-- SELECTED EXCERPT follows --
Valentine’s Day is the day of love! I think of red roses, chocolate and conversation hearts. Valentine’s Day reminds me of card exchanges in elementary school or feeling hopeful for a special, romantic evening out. It’s a day that we show love or care for other people, through gifts, gestures, or kind written words. Valentine's Day is about connection with those you love. As Valentine’s Day approaches, I wanted to take the time to stop and consider the importance (and health aspects) of showing love, care and connection for our own bodies.
Love IS Healthy.
My 6 year will ask me often if the food she is eating is "healthy."
"Is toast healthy?"
"Is ice cream healthy?"
"Is an omelet healthy?"
In her pre-K classroom, she was taught about "healthy" and "unhealthy" foods and this has led to lots of conversation at our house. She likes to test me and see what I am going to say about the food she is eating. Vivian is trying to figure out this world view her mother has that is different from her wonderful and loved teachers. I like to tell her about all different food scenarios that are "healthy," regardless of what is being eaten. For example, a person sitting and eating a dessert with a loved one and feeling safe, calm and happy is so healthy.
Today she asked me, "Mama, Is love healthy?"
With that one question, I felt like maybe she "got it." She "got" what I'm slowing exposing her to, that "health" isn't necessarily in the nutrients you eat, but also in the emotions you feel. She learns at school that certain foods are "healthy," and other foods are "not," but what about the shame and guilt these messages evoke? What about the loss of connection a person my experience if they don't eat the "unhealthy" food. What about the loss of connection with their own body, if they follow these arbitrary outside rules?
-- SELECTED EXCERPT concluded --
-- GIVEN INFORMATION follows --
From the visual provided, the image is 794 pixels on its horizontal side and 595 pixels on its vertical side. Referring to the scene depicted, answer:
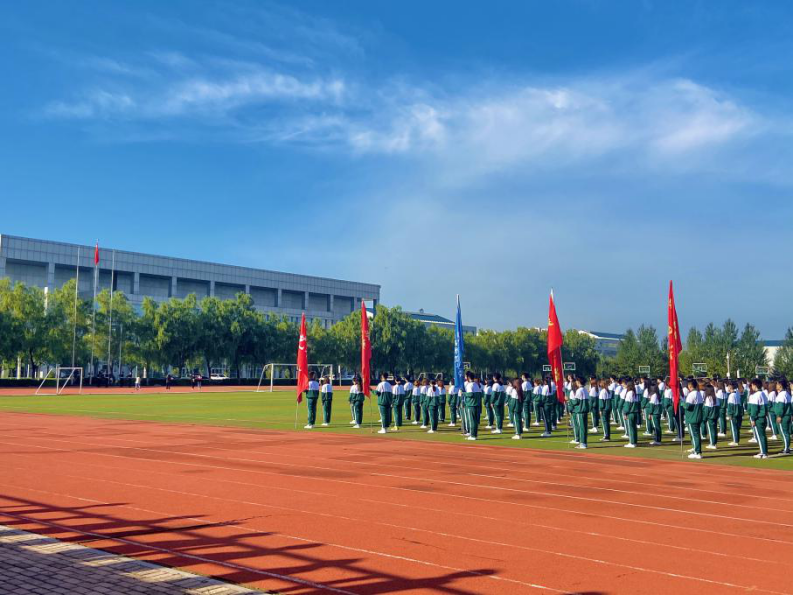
-- GIVEN INFORMATION concluded --
### TASK DIRECTIONS
Can you carry on the piece about Valentine's Day and love as health, picking up after its final question about losing connection with one's own body?

### TASK OUTPUT
Diet Culture is Defining “Health”
Diet culture, and the hatred of bodies that is inherent to diet culture, greatly influences our beliefs about health. Vivian is taught in school one food is "healthy," while another is not. Popular culture tells us it's "healthy" to lose weight or look a certain way. We’re told that "healthy" behaviors are often based on ignoring what our bodies are telling us and sometimes even doing things that feel badly or hurt our bodies. Many healthcare providers use shame or criticism as a way to "motivate" patients to be "healthier." We’re told it's "healthy" to burn, shred or push our body to the limit, regardless of pain or the messages our bodies are giving us.
Love and Care
Instead of diet culture defining health, we need to focus on what true health is. This is where Valentine's Day comes in. Does ignoring what our bodies are telling us, and instead prescribing to external rules, sound like a supportive, lovely relationship with your body? Love, care and appreciation are all important for a healthy relationship. Research shows that when people have positive feelings about their bodies, they are more likely to take care of their body (Tylka et al, 2014). We have it all wrong, we need to be loving, caring and appreciating our bodies. THAT is healthy.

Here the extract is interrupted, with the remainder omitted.